In 2009, through a collaborative effort with colleague Aris Sevag, Balakian translated and published a major memoir of the Armenian genocide, Armenian Golgotha, by his granduncle, Bishop Grigoris Balakian.
Bishop Grigoris was among the 250 Armenian political leaders, intellectuals and artists in Constantinople arrested on the night of April 24, 1915 on orders of Ottoman rulers. The subsequent executions of this cohort were followed by killings and deportations of 1.5 million Armenians elsewhere in the crumbling empire in what many scholars and governments of the world have recognized as the first genocide of the 20th century.
Grigoris was a rare survivor after a miraculous escape from a Turkish prison to tell the story.
“This book has had huge reviews all over the world,” says Balakian, 59, a winner of several prestigious awards for his poetry and prose, including a New York Times Notable Book and the 2005 Raphael Lemkin Prize for his The Burning Tigris: The Armenian Genocide and America’s Response (2003).
In Yerevan Balakian also presented the Armenian translation of his collection of poems entitled Sad Days of Light (originally published in 1983).
Balakian first visited Armenia six years ago when the Armenian translation of his memoir Black Dog of Fate (1997) was published.
This fall Balakian also saw his new book of poems titled Ziggurat come out.

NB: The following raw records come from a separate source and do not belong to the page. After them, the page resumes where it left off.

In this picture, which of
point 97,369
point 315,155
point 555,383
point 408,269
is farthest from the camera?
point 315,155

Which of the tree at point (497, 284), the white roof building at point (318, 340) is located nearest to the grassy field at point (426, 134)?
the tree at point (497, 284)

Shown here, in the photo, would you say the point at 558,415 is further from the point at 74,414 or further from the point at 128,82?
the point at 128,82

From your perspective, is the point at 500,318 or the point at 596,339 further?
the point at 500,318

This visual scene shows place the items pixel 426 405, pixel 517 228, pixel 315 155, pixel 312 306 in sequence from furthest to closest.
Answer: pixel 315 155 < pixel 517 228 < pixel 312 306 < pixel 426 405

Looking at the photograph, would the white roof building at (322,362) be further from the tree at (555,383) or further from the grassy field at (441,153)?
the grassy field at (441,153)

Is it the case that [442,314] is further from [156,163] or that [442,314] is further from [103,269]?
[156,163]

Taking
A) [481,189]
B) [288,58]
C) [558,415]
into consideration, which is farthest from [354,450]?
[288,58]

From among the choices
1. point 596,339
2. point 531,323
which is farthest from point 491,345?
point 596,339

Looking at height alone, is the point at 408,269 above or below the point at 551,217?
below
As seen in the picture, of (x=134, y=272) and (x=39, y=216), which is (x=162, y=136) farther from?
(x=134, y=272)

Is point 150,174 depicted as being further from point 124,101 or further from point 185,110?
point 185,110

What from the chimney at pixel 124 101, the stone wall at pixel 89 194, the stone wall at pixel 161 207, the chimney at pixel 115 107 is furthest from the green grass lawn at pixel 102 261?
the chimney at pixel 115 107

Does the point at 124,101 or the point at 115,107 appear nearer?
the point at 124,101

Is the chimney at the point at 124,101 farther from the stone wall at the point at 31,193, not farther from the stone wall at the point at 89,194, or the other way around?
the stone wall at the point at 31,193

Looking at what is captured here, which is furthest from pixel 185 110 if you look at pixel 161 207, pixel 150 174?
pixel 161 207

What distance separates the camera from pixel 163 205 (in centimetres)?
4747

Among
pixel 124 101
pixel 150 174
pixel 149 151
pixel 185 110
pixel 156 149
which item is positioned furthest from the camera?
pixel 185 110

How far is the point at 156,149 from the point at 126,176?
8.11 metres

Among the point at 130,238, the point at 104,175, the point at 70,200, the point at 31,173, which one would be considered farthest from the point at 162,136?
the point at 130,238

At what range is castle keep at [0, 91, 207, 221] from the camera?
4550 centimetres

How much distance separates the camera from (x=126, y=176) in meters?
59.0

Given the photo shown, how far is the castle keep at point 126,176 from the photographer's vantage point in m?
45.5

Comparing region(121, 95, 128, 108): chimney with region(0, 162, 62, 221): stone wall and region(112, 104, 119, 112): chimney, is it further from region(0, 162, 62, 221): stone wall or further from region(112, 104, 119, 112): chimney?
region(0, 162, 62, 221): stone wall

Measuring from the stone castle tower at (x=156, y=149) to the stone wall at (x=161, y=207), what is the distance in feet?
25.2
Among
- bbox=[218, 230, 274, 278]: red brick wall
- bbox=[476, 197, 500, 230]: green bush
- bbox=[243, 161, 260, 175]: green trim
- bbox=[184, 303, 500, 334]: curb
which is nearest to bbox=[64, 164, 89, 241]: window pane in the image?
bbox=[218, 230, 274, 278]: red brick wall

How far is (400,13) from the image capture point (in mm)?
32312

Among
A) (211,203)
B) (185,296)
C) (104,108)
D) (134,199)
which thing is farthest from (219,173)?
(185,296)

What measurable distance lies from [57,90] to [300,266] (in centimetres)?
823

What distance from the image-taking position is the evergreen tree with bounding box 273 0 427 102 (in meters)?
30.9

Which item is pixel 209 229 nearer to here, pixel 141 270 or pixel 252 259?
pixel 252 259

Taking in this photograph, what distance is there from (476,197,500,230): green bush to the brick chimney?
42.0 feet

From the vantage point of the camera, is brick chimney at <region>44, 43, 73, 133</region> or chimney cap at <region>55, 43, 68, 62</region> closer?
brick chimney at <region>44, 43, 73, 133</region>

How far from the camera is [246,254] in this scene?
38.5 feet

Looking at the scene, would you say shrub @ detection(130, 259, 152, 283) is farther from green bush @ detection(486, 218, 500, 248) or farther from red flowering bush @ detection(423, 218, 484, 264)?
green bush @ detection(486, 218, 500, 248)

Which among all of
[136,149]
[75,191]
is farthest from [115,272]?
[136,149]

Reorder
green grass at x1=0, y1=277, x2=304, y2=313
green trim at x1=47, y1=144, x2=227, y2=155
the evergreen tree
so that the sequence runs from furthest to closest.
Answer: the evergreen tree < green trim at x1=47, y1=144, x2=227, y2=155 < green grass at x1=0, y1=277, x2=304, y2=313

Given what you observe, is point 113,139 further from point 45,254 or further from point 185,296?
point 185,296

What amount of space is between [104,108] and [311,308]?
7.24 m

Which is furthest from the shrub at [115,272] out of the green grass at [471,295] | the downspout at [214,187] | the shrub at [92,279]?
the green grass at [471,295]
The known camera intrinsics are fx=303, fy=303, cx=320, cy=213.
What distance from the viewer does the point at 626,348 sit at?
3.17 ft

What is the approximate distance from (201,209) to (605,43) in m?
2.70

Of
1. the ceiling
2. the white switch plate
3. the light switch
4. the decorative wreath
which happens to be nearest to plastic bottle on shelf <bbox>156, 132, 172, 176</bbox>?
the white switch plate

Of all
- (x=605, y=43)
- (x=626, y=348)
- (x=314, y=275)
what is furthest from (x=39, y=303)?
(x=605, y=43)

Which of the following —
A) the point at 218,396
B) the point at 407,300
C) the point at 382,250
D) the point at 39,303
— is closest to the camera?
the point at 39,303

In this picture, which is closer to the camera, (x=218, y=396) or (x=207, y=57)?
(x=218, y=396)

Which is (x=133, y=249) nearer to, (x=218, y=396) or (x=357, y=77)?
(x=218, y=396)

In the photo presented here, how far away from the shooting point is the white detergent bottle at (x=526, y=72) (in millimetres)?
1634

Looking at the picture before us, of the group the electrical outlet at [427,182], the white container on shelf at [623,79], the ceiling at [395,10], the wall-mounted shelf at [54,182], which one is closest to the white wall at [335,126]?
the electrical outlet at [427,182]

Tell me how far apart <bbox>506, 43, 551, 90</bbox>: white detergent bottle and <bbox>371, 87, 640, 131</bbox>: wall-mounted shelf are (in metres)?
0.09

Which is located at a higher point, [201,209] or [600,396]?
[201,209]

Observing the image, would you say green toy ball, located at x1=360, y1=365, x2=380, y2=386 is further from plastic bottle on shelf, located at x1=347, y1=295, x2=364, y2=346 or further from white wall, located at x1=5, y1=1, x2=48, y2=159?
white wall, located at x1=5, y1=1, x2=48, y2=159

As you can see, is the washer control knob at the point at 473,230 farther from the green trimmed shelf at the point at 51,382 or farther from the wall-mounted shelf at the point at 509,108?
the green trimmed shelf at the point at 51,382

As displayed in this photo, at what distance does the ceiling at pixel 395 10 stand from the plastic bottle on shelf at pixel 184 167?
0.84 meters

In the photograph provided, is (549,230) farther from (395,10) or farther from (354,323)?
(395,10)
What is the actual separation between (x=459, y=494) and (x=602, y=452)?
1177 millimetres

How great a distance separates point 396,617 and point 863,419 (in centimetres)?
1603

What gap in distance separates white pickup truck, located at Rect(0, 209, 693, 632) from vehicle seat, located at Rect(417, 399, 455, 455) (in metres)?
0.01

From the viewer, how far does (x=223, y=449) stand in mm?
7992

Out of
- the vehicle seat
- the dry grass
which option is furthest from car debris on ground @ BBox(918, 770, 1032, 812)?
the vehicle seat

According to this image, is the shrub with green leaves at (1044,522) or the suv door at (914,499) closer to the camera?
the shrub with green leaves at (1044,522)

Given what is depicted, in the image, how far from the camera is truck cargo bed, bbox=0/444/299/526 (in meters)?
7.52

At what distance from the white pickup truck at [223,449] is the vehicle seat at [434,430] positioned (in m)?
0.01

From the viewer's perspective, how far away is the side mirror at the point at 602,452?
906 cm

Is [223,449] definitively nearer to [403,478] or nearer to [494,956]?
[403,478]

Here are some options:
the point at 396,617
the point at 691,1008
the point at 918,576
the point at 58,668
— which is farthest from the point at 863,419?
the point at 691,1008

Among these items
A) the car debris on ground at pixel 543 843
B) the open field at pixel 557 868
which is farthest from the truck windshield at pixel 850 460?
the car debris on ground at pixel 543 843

The book deals with the terrorist attacks on the World Trade Center in New York in September 2001. The author says he has made a national reading tour across the United States and his book has been well-received.
Balakian, who participated in a two-day international conference on the Armenian Genocide in Yerevan this week, described the event as “very important”.
“This conference has brought scholars from all around the world, from continents, from South America, Australia, Europe, the Middle East, and I think it makes a very important statement for the Armenian government to be putting on a conference about genocide in a universal sense, about prevention, about consequences and reparation,” he said. “It’s not just for the Armenians, but for genocides all over the world. It shows that the Armenian republic is engaged deeply in human rights.”